Densely Connected Convolutional Networks
Gao Huang
and
Zhuang Liu
and
Kilian Q. Weinberger
arXiv e-Print archive - 2016 via Local arXiv
Keywords:
cs.CV, cs.LG
First published: 2016/08/25 (8 years ago) Abstract: Recent work has shown that convolutional networks can be substantially
deeper, more accurate and efficient to train if they contain shorter
connections between layers close to the input and those close to the output. In
this paper we embrace this observation and introduce the Dense Convolutional
Network (DenseNet), where each layer is directly connected to every other layer
in a feed-forward fashion. Whereas traditional convolutional networks with L
layers have L connections, one between each layer and its subsequent layer
(treating the input as layer 0), our network has L(L+1)/2 direct connections.

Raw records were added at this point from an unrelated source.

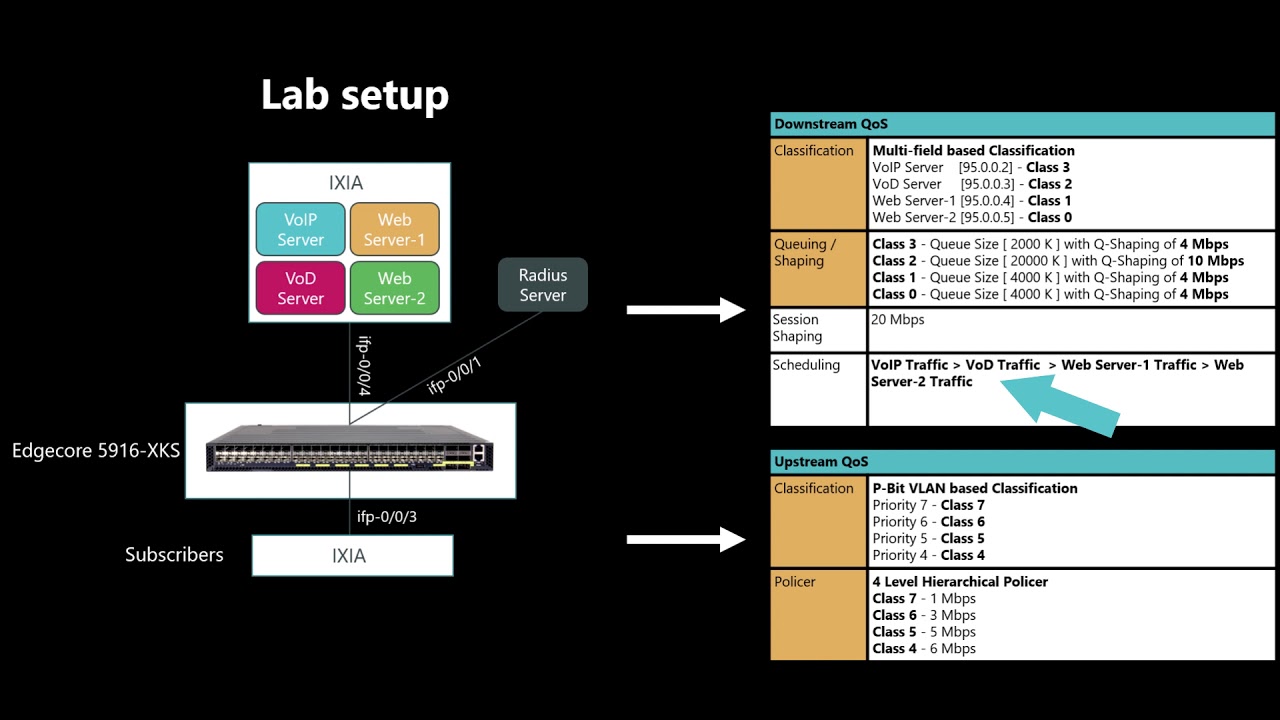 Lab setup

IXIA

VoIP Server

Web Server-1

VoD Server

Web Server-2

Radius Server

ifp-0/0/4

ifp-0/0/1

Edgecore 5916-XKS

ifp-0/0/3

Subscribers

IXIA

| Downstream QoS | |
|---|---|
| Classification | **Multi-field based Classification** VoIP Server [95.0.0.2] - **Class 3** VoD Server [95.0.0.3] - **Class 2** Web Server-1 [95.0.0.4] - **Class 1** Web Server-2 [95.0.0.5] - **Class 0** |
| Queuing / Shaping | **Class 3** - Queue Size [ 2000 K ] with Q-Shaping of **4 Mbps** **Class 2** - Queue Size [ 20000 K ] with Q-Shaping of **10 Mbps** **Class 1** - Queue Size [ 4000 K ] with Q-Shaping of **4 Mbps** **Class 0** - Queue Size [ 4000 K ] with Q-Shaping of **4 Mbps** |
| Session Shaping | 20 Mbps |
| Scheduling | **VoIP Traffic > VoD Traffic > Web Server-1 Traffic > Web Server-2 Traffic** |

| Upstream QoS | |
|---|---|
| Classification | **P-Bit VLAN based Classification** Priority 7 - **Class 7** Priority 6 - **Class 6** Priority 5 - **Class 5** Priority 4 - **Class 4** |
| Policer | **4 Level Hierarchical Policer** **Class 7** - 1 Mbps **Class 6** - 3 Mbps **Class 5** - 5 Mbps **Class 4** - 6 Mbps |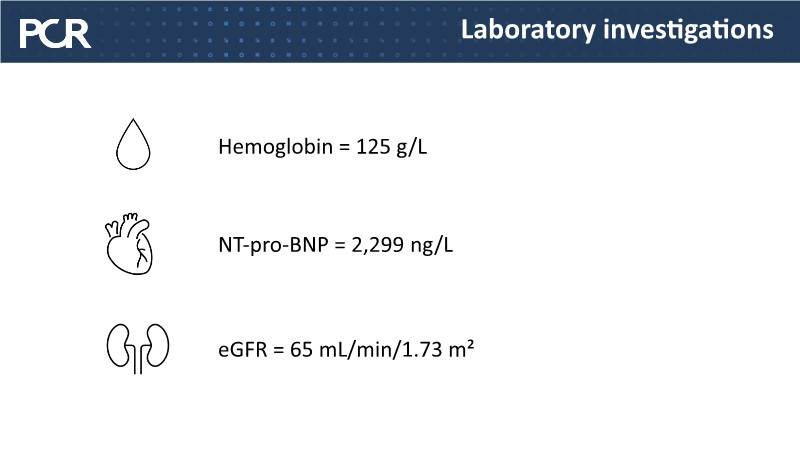 PCR

Laboratory investigations

Hemoglobin = 125 g/L

NT-pro-BNP = 2,299 ng/L

eGFR = 65 mL/min/1.73 m²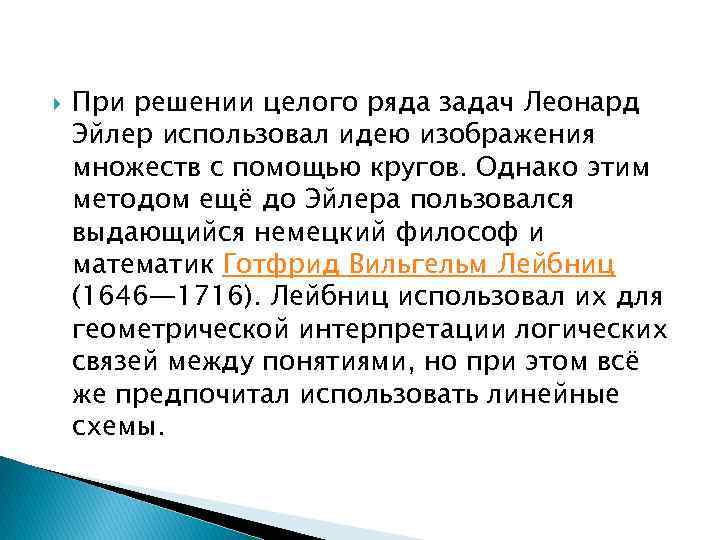 При решении целого ряда задач Леонард Эйлер использовал идею изображения множеств с помощью кругов. Однако этим методом ещё до Эйлера пользовался выдающийся немецкий философ и математик Готфрид Вильгельм Лейбниц (1646—1716). Лейбниц использовал их для геометрической интерпретации логических связей между понятиями, но при этом всё же предпочитал использовать линейные схемы.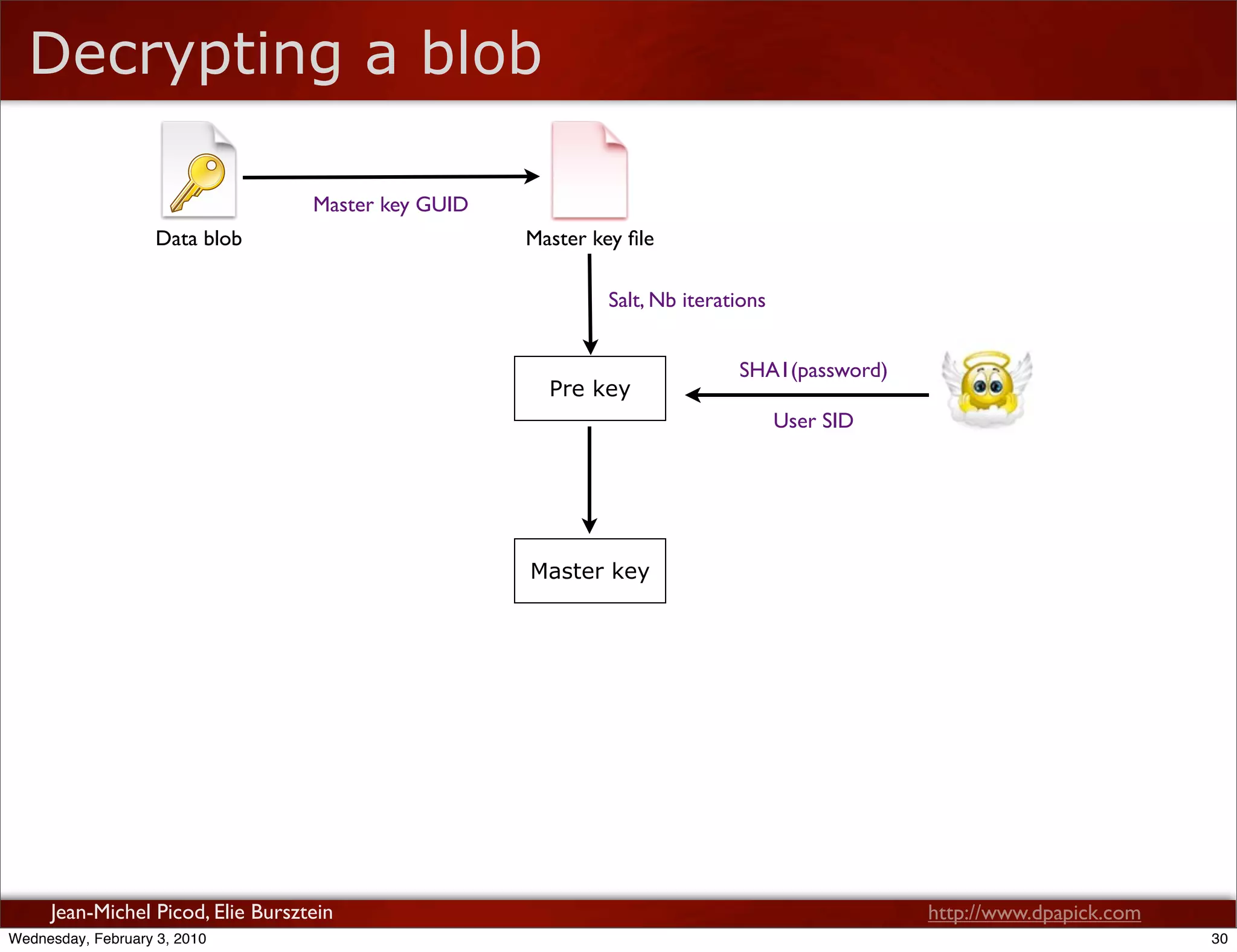 Decrypting a blob

Data blob

Master key GUID

Master key file

Salt, Nb iterations

Pre key

SHA1(password)

User SID

Master key

Jean-Michel Picod, Elie Bursztein

http://www.dpapick.com

Wednesday, February 3, 2010

30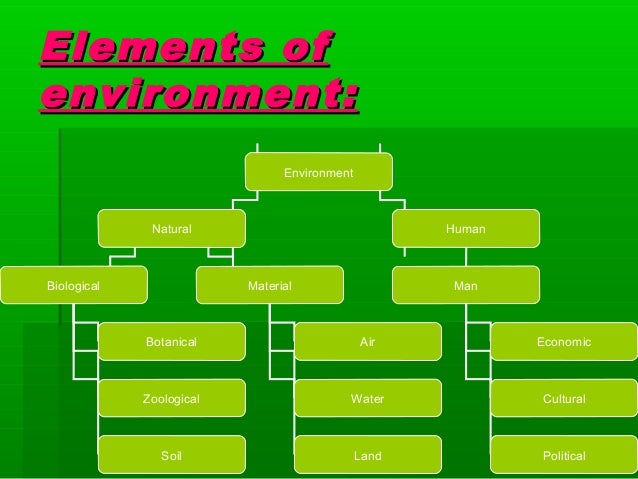 Elements of environment:

Environment

Natural

Human

Biological

Material

Man

Botanical

Zoological

Soil

Air

Water

Land

Economic

Cultural

Political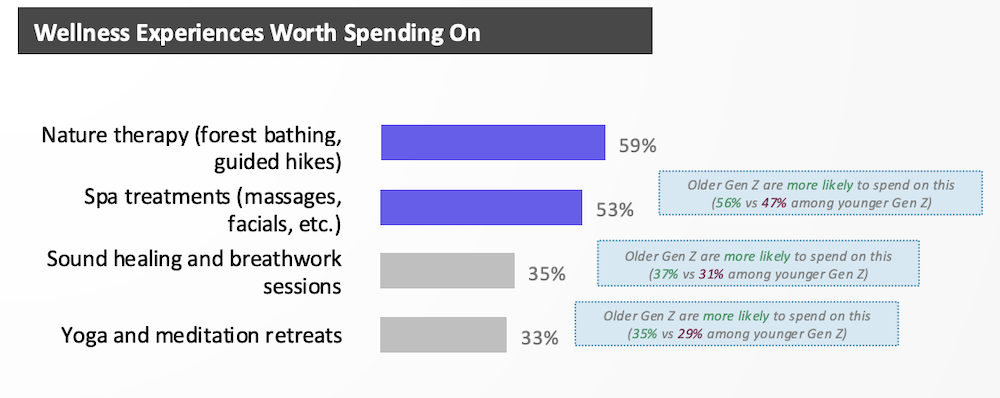 Wellness Experiences Worth Spending On

Nature therapy (forest bathing, guided hikes) 59%

Spa treatments (massages, facials, etc.) 53%

Older Gen Z are more likely to spend on this (56% vs 47% among younger Gen Z)

Sound healing and breathwork sessions 35%

Older Gen Z are more likely to spend on this (37% vs 31% among younger Gen Z)

Yoga and meditation retreats 33%

Older Gen Z are more likely to spend on this (35% vs 29% among younger Gen Z)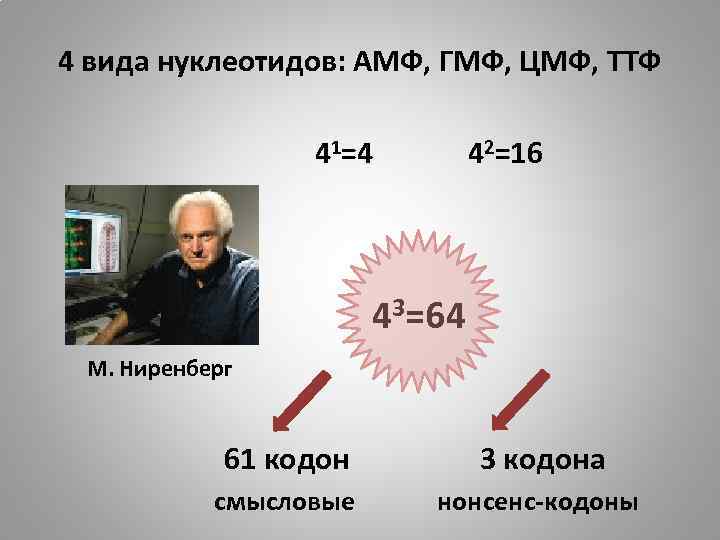 4 вида нуклеотидов: АМФ, ГМФ, ЦМФ, ТТФ

$4^1=4$ $4^2=16$

М. Ниренберг

$4^3=64$

61 кодон
смысловые

3 кодона
нонсенс-кодоны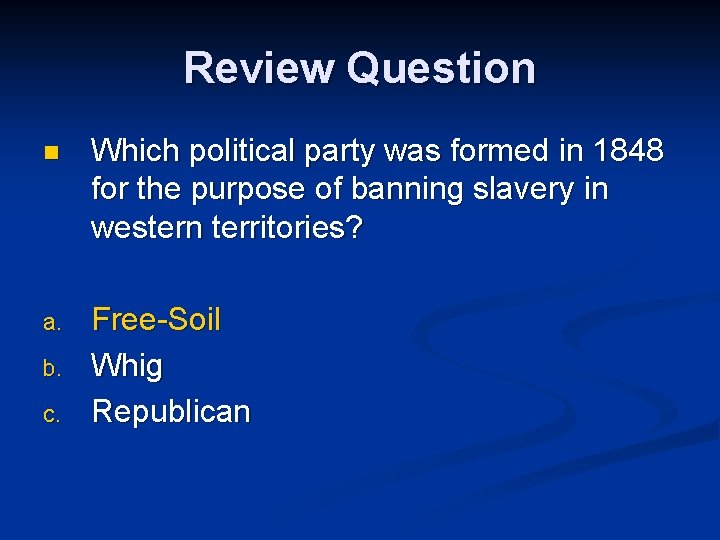 Review Question

Which political party was formed in 1848 for the purpose of banning slavery in western territories?

a. Free-Soil
b. Whig
c. Republican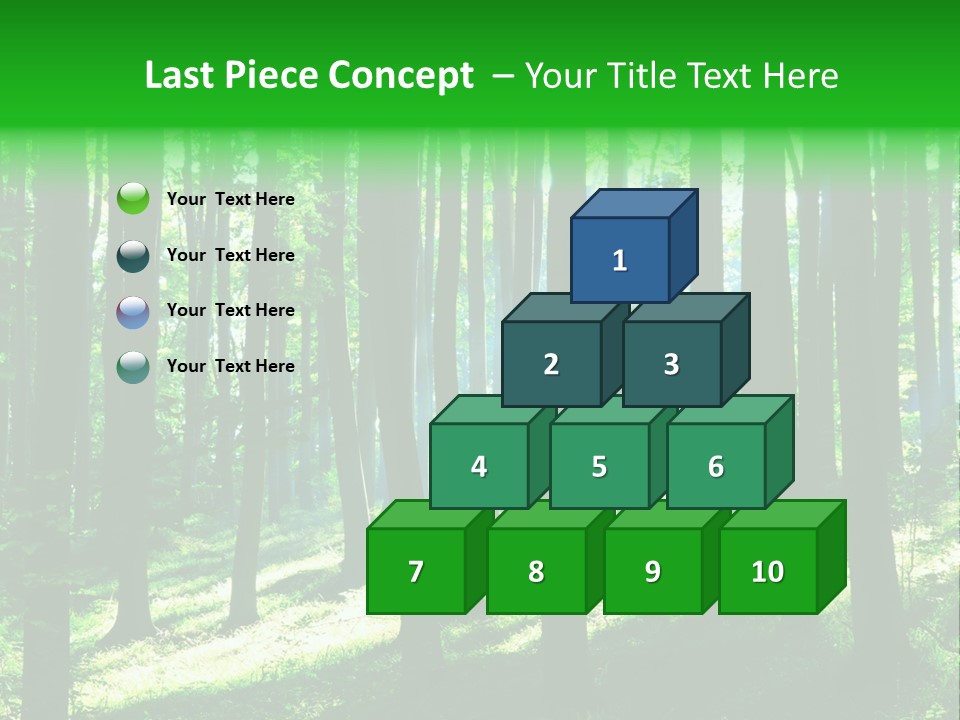 Last Piece Concept – Your Title Text Here

Your Text Here

Your Text Here

Your Text Here

Your Text Here

1

2

3

4

5

6

7

8

9

10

For each layer, the feature maps of all preceding layers are treated as
separate inputs whereas its own feature maps are passed on as inputs to all
subsequent layers. Our proposed connectivity pattern has several compelling
advantages: it alleviates the vanishing gradient problem and strengthens
feature propagation; despite the increase in connections, it encourages feature
reuse and leads to a substantial reduction of parameters; its models tend to
generalize surprisingly well. We evaluate our proposed architecture on five
highly competitive object recognition benchmark tasks. The DenseNet obtains
significant improvements over the state-of-the-art on all five of them (e.g.,
yielding 3.74% test error on CIFAR-10, 19.25% on CIFAR-100 and 1.59% on SVHN).